The topmost one almost doesn’t light, stubbornly resisting destruction. When I move the flame directly over Brandt’s scrawled name, it finally catches fire.

Layer by layer, my unspoken explanation goes up in flames as I watch on. Burning smoke floods the room, making me cough and my eyes water further. It’s the smell that must draw him back. His footsteps rattle the floorboards, rapid in their approach.

“What the hell?”

I turn and find him lunging through the doorway, his chest heaving. When he sees what I’ve done, he lurches forward and shoves me back. Hissing, he beats the flames with his bare hands before snatching my dress up to vanquish much of the fire. From the smoking wreckage, only one letter survives, and he cradles it against his palm.

“Get the fuck out.”

I don’t make him tell me twice.

On jellied legs, I return to my room and scrub myself clean. I pull on my shift dress and almost immediately find myself wandering the kitchens, desperate for fresh air. His very presence repels me from the house, banishing me to the gardens—but I don’t go far. Enslaved by my promise, I go only as far as the grounds allow me. Walking. Running. Weeping.

My eyelids chafe against sore flesh. I’m exhausted from crying so many tears. They blur my surroundings, reducing the stunning estate to a landscape of smeared gray and emerald green. A cool wind nips at my hair and bared flesh, seeming to shove me along until I reach the wooden path by the boathouse.

He’s not here, a fact that gives me enough courage to creep inside and throw myself into maneuvering one of the exercise machines. Without permission. I know I’m not welcome here, but exertion is more welcome than waiting for his next assault.

He wants me beautiful for him. I’ll give him exactly what he wants: beautiful, broken, ugly, fractured, selfish Snow.

After attempting to lift weights until my arms burn, I reach for a dumbbell, intending to lessen my load. But when my fingers brush the metal surface, everything blinks in and out of focus. Then I’m falling through the floor, wrapped within a heavy, dizzying cloud. The next thing I know, I’m on my knees, tasting blood.

My stomach churns, an angry, vengeful thing. How long has it been since I’ve eaten? I can’t remember, not that it matters. My body swells around me. I’ve never felt so ungainly. So clumsy. So stupid.

Stupid.

Stupid!

I’m engorged on Blake Lorenz. He fills me up, more decadent than any cake or sweet. He’s poison. I can’t keep him out. I can’t keep him in. Bile lurches up my throat, impossible to choke down. Desperate, my gaze cuts to the lake shimmering beyond the window, and I tear from the boathouse and stumble toward the dock.

My reflection gazes up at me from the water’s surface, so hollow and pale that she glows. Maybe she’s not me but a ghostly soul doomed to haunt the Hollings Estate. She watches me sway, looming closer. Farther. Closer.

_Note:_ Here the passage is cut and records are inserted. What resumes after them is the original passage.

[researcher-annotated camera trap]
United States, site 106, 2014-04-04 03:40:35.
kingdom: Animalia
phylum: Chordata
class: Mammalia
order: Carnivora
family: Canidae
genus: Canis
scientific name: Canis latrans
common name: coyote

Alarm runs down my spine before my brain can process it. Panicked, I grasp for the railing, but all I find is air. Then my legs give out, pitching me sideways.

Thwack!

Stars dot my vision, burning bright. I hear a splash. And then silence. Darkness.

And everything fades.

“No!”

I flinch at the shout. The way thunder heralds lightning, I know that voice and the danger that tone conveys. Sluggishly, my body reacts to it. My eyelids lift and then lower again, which gives me only a snippet of gray sky and looming trees. It’s cold. Wet. My teeth are chattering so hard that I almost can’t hear what the bellowing figure says next.

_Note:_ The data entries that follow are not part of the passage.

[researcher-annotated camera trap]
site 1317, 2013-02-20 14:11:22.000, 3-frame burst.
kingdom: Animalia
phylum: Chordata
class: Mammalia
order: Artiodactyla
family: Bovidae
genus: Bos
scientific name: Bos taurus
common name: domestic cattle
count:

“Don’t you fucking dare, Snow,” he growls. “Breathe!”

Pressure slams against my chest, knocking me onto my side. Rough earth meets my cheek; I can smell it, grass and dirt. My eyelids flutter faster as my lungs heave, refusing to draw in the air as they should. Each attempt wheezes noisily, gurgling…

“Damn you. Breathe!”

Another blow to my chest makes me cough up salty, bitter liquid as my eyes open again. An angel is hovering above me. He’s beautiful, his blue eyes wide with fear. For me? Then his upper lip pulls back from his teeth in a vicious snarl and he’s suddenly more demonic than heavenly.

“You don’t get to do this,” he hisses as I’m jostled onto my back so that I’m staring up at the sky. “You don’t get to leave me. Not until I let you go. I didn’t let you go. I didn’t…”

He continues to speak, biting off unintelligible words as my thoughts drift and the world dissipates again.